- Constituency: Ateli

Personal details
- Born: 1 February 1963 Ratta Kalan, Mahendragarh District, Punjab, India
- Died: 5 November 2024 (aged 61) Gurugram, Haryana, India
- Party: Indian National Congress
- Spouse: Smt. Omkala Yadav (wife)

= Naresh Yadav Ateli =

Indian politician (1963–2024)

Naresh Yadav Ateli (1 February 1963 – 5 November 2024) was an Indian politician who was a member of the Legislative Assembly for the Ateli constituency in Haryana state. He was the president of Haryana Yuva Kisaan Sangharsh Samiti.

== Career ==
Naresh Yadav was the President of Haryana Agricultural University aka "HAU" and General Secretary of the Haryana Pradesh Youth Congress. He was elected as an Independent Candidate for the Haryana Legislative Assembly in 2005.

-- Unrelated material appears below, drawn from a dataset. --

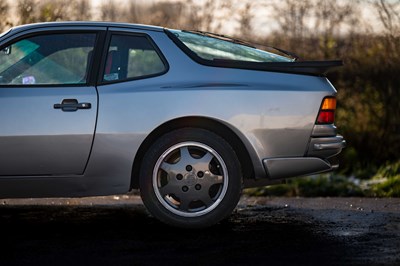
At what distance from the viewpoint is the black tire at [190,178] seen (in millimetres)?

In 2005, Ateli was a Member of the Legislative Assembly of Haryana.

He held the following offices:

- Member, A.I.C.C.
- President, Haryana Yuva Kisan Sangharsh Samiti.
- President, All India Federal Democratic Party.
- Member, I.F.U.N.A.

== Personal life and death ==
Ateli was born at the Rata Kalan Village in Ateli Nangal Tehsil of Mahendragarh District, Haryana State, on 1 February 1963. He attained Master of Science (Agriculture) and LL.B in Alwar and Hisar city. After completing his studies, he married Omkala Yadav Singh. He had a son and a daughter.

Ateli died in Gurugram on 5 November 2024, at the age of 61.